## Can we speed up the Grover's Algorithm by running parallel processes?

10

3

In classical computing, we can run the key search (for example AES) by running parallel computing nodes as many as possible.

It is clear that we can run many Grover's algorithms, too.

My question is; it possible to have a speed up using more than one Grover's algorithm as in classical computing?

6

Certainly! Imagine you have $$K=2^k$$ copies of the search oracle $$U_S$$ that you can use. Normally, you'd search by iterating the action $$H^{\otimes n}(\mathbb{I}_n-2|0\rangle\langle 0|^{\otimes n})H^{\otimes n}U_S,$$ starting from an initial state $$(H|0\rangle)^{\otimes n}$$. This takes time $$\Theta(\sqrt{N})$$. (I'm using $$\mathbb{I}_n$$ to denote the $$2^n\times 2^n$$ identity matrix.)

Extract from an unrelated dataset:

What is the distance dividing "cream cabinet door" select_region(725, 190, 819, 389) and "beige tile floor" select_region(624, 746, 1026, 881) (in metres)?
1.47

You could replace this with $$2^k$$ parallel copies, each indexed by an $$x\in\{0,1\}^k$$, using $$\left(\mathbb{I}_k\otimes H^{\otimes (n-k)}\right)\mathbb{I}_k\otimes(\mathbb{I}_{n-k}-2|0\rangle\langle 0|^{\otimes (n-k)})\left(\mathbb{I}_k\otimes H^{\otimes (n-k)}\right)U_S$$ and starting from a state $$|x\rangle(H|0\rangle)^{\otimes(n-k)}$$ The time required for running these would be reduced to $$O(\sqrt{N/K})$$, at the cost of requiring $$K$$ times more space.

In a scaling sense, one might consider this an irrelevant result. If you have a fixed number of oracles, $$K$$, then you get a fixed ($$\sqrt{K}$$) improvement (just like, if you have $$K$$ parallel classical cores, the best improvement you can get is a factor of $$K$$), and that does not change the scaling. But it does change the fundamental running time. We know that Grover's algorithm is exactly optimal. It takes the absolute minimum time possible with a single oracle. So, knowing that you get a $$\sqrt{K}$$ improvement in time is useful with regards to that benchmark of a specific running time at a specific value of $$N$$.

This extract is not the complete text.